O episódio teve início após declarações do deputado João Mpila Mossi Domingos, do MPLA, que evocou acontecimentos de 2002 relacionados com a morte do líder da UNITA, Jonas Savimbi, sugerindo responsabilidades do partido. O parlamentar afirmou ainda que a UNITA “não vai vencer as eleições de 2027”.
As palavras provocaram reação imediata da bancada da UNITA, cujos deputados manifestaram indignação e responderam com acusações dirigidas ao MPLA, elevando o tom do debate e criando um ambiente de desordem no hemiciclo.
Perante o agravamento da situação, o presidente da Assembleia Nacional, Adão de Almeida, decidiu suspender temporariamente os trabalhos parlamentares, numa tentativa de restabelecer a ordem e acalmar os ânimos.
Durante a interrupção, o líder do parlamento reuniu-se com os chefes das bancadas parlamentares, tendo posteriormente retomado a sessão com um apelo ao respeito institucional e à necessidade de preservar o Parlamento como espaço de debate democrático.
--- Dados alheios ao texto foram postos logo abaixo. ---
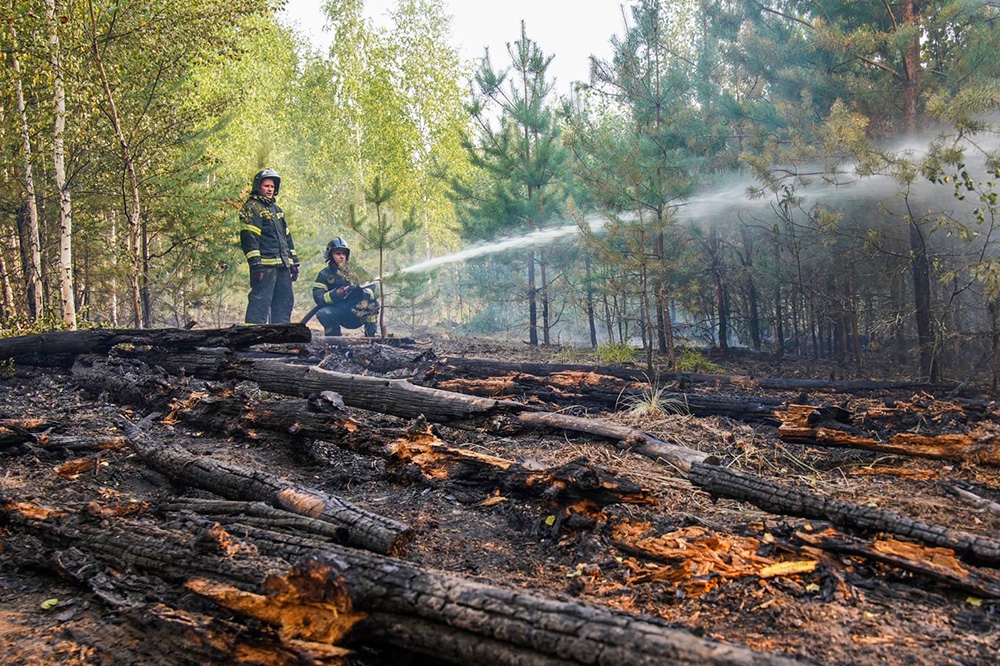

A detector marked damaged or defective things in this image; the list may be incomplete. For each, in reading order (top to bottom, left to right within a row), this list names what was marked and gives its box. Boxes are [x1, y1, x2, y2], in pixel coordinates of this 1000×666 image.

wildfire damage [1, 322, 1000, 664]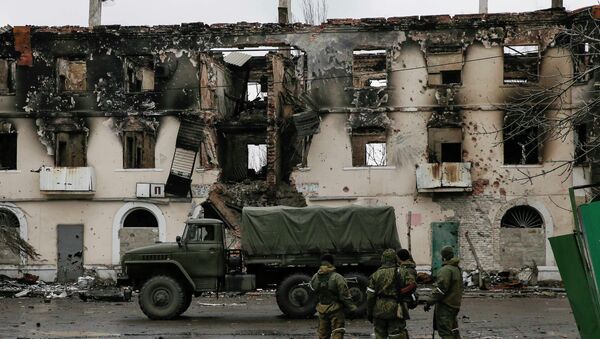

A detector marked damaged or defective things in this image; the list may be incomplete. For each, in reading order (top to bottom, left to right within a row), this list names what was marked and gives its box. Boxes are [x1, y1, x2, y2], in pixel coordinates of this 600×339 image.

burnt window frame [0, 58, 16, 95]
broken window [0, 59, 16, 95]
burnt window frame [55, 56, 87, 92]
broken window [56, 58, 86, 91]
broken window [124, 55, 155, 93]
burnt window frame [123, 55, 156, 93]
broken window [352, 49, 390, 89]
burnt window frame [352, 49, 390, 89]
broken window [426, 49, 464, 86]
burnt window frame [500, 44, 540, 85]
broken window [502, 45, 540, 84]
broken window [0, 121, 16, 171]
burnt window frame [0, 121, 17, 171]
broken window [54, 131, 86, 167]
burnt window frame [54, 130, 87, 167]
burnt window frame [120, 131, 155, 171]
broken window [121, 131, 155, 169]
broken window [248, 143, 268, 175]
broken window [354, 129, 386, 167]
burnt window frame [352, 128, 390, 168]
broken window [426, 128, 464, 164]
broken window [502, 123, 540, 165]
broken window [122, 210, 157, 228]
broken window [502, 205, 544, 228]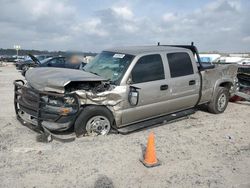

Após o reatamento dos trabalhos, o deputado que esteve na origem do incidente pediu desculpas aos deputados da UNITA e aos militantes do partido, permitindo a continuidade da sessão.
O episódio expõe o nível de tensão política no Parlamento angolano, num contexto marcado pela aproximação de novos ciclos eleitorais e pelo agravamento do discurso entre as principais forças políticas do país.